1.2. Pathogenesis of Endometriotic Lesions

  • Peritoneal, ovarian, and rectovaginal lesions may have discrete pathologies and etiologies.

  • Peritoneal lesions are most likely due to implantation of retrograde refluxed menstrual endometrium.

  • Ovarian endometriosis formation (chocolate cysts) might be attributable to:

    • Inversion and progressive invagination of the ovarian cortex after accumulation of menstrual debris from superficial implants.

    • Secondary involvement of functional ovarian cysts by endometrial implants on the ovarian surface.

    • Metaplasia of the coelomic epithelium covering the ovary.

  • Deeply infiltrating endometriosis of the rectovaginal septum could be:

    • A natural evolution of peritoneal endometriosis of the pouch of Douglas due to secondary infiltration.

    • An adenomyotic nodule originating by metaplasia of Müllerian/embryonic remnants in the rectovaginal septum.

  • A permissive peritoneal environment for the onset and progression of endometriotic lesions might also be associated with altered function of immune-related cells and local pelvic inflammatory processes, helping evasion of clearance by the immune system.

  • Reduced macrophage-mediated cytolysis in women with endometriosis and altered leukocyte populations within endometriotic lesions are observed.

  • These altered leukocytes may secrete abnormal levels of local and systemic proinflammatory cytokines and growth factors with growth-promoting and angiogenic properties.

  • Altered secretion of immune factors, formation of autoantibodies, and impaired immune recognition and clearance of ectopic endometrial cells facilitate the onset and progression of endometriosis.

  • The gut microbiome could be crucial in the pathogenesis of endometriosis by aberrant priming of immune responses.

  • An altered immune response is a key factor in evasion of apoptosis of endometrial cells at ectopic sites.

1.3. Classification Systems of Endometriosis

  • Classification systems include those by Acosta et al., Kistner et al., the American Fertility Classification, and the revised American Society for Reproductive Medicine classification of endometriosis.

  • These classifications divide endometriosis into stages of increasing severity with involvement of the ovaries and adhesion formation.

  • The number, size, and location of endometrial implants, plaques, endometriomas, and/or adhesions are charted with a score system to determine disease stages.

  • The common goal is to predict the chance for conception after treatment based on disease severity.

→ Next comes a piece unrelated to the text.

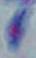

{
  "magnification": "1000x",
  "identification": "Toxoplasma gondii",
  "modality": "micrograph"
}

  • The rASRM classification is commonly used in investigative studies.

  • It has been shown to provide a good and reproducible tool in staging endometriosis both during surgery and by a blinded reviewer using visual documentation.

  • The rASRM classification system is prone to observational error and is not as effective in predicting pregnancy.

  • A limitation of the rASRM staging system is the scoring of only intraperitoneal endometriosis, thereby underrepresenting other manifestations such as extraperitoneal lesions
    in the bowl or bladder.

  • New options to classify and score endometriosis are under investigation to reflect the multifaceted aspects of endometriosis and its impact on fertility.

  • The endometriosis fertility index (EFI) assesses pregnancy outcomes after endometriosis surgery, considering the reproductive potential of the fallopian tubes, fimbria, and ovaries.

  • The ENZIAN-score is a staging system based on tumor grading systems, which takes the localization and severity of deep infiltrating and retroperitoneal lesions into account.

  • Clinical assessment of the practicality and reproducibility of the ENZIAN-score revealed that it is helpful but requires further adaptations.

  • One critical aspect is the occurrence of duplicate scoring of lesion between rASRM and ENZIAN staging systems; thus, ENZIAN is not a complementation of the rASRM system in its current version.

  • Revisions simplified the scoring system and enhanced its benefit for staging deep infiltrating retroperitoneal endometriosis, but it still lacks poor international acceptance.

1.4. Local Microenvironment: Driving Factor in the Onset and Progression of Endometriotic Lesions

  • Endometriotic lesions are composed of glandular epithelial cells surrounded by stromal cells at the ectopic site.

  • Glandular epithelium is cytokeratin positive and includes E-cadherin positive and E-cadherin negative cells.

  • Endometriotic stromal cells express mesenchymal markers such as vimentin and THY-1 and can be distinguished from surrounding fibroblasts by expression of the membrane metallo-endopeptidase CD10.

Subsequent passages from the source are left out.